Despite the nonlinear approach to mission engagement there is still a rather satisfying gameplay loop of personal enhancement through gear and weapon upgrades. All of the cash and tokens you collect can be invested in upgrading your mask and nanofiber suit which provide active and passive abilities to improve your quality of life with high-tech functions like tagging enemies, night vision, thermal vision, enemy detection, line of sight indicators, and valuable sniping assists for calculation bullet drop and wind adjustments. You can also spend money on better weapons for all categories including a variety of grenades, mines, and special ammo types including experimental bullets that are immune to wind and gravity.
The missions themselves are quite satisfying, requiring a bit of thought unless you are going on a Rambo murder spree. Much like real-world sniping you need to observe your targets, their patterns, and most importantly, their visibility to others. This is where Sniper Ghost Warrior Contracts starts to reveal its underlying gameplay roots in that the enemies are positioned in such a way you need to find the puzzle-like solution of what order to take them out so no other enemy is alerted when another drops. This includes body discovery since you seldom have time to hide a body when you are killing from hundreds of yards away. But even when a soldier is alerted you still have fun sandbox ways to distract or divert them. There are endless ways to play this game and none of them are wrong as long as you stay alive and get paid.

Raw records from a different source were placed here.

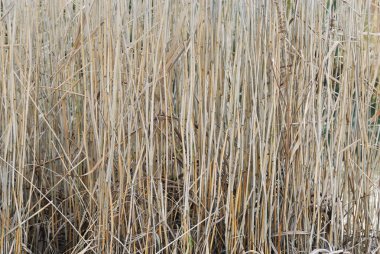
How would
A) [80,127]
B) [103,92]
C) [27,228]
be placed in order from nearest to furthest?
1. [103,92]
2. [27,228]
3. [80,127]

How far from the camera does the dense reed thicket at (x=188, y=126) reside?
5.23 feet

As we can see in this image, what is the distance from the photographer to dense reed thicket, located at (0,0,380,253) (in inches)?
62.7

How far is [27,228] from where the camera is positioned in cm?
168

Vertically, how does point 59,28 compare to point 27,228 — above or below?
above

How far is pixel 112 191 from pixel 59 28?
480mm

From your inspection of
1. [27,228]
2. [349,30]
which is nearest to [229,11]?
[349,30]

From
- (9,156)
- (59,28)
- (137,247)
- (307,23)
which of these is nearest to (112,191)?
(137,247)

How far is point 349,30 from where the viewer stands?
1.67m

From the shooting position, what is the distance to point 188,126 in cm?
159

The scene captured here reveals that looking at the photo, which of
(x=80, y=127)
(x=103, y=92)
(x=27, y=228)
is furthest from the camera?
(x=80, y=127)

Technically speaking, Sniper Ghost Warrior Contracts looks really nice. This is one of the first games I’ve played on my new PC gaming rig with an RTX2080ti card, and while it doesn’t use half of what this card can deliver it still pushed out consistent 60fps at 4K resolutions. The open-world level designs is fantastic, the weapon models look good, there is excellent lighting and shadows and the interface and HUD is thoughtfully laid out and non-invasive. Going between night missions and that blinding white map/menu screen can be hell on your retinas. Special shout out to the bullet-cam that rewards your perfect shot with a satisfying slow-mo journey from barrel to target that never gets old. It’s been done in other games but just seems extra-cool in this one. The audio is also good despite the game’s tendency to repeat certain bits of com chatter. Environmental sounds, weapons’ effects, and the underlying soundtrack all complement the experience and add real-world immersion to the game.
Sniper Ghost Warrior Contracts is certainly one of the better sniping games out there. The future-tech gadgets and the mask that can auto-correct for wind and elevation are fun gimmicks that keep the game entertaining while eliminating all the real-world considerations that are far from fun. I appreciated the open-world design that lets you consume the content at your own pace, in your own order, often even stumbling onto a new mission creating this dynamic experience that is unique for each player. Expect no less than 20 hours to fully complete this game, and you’ll enjoy every minute of it.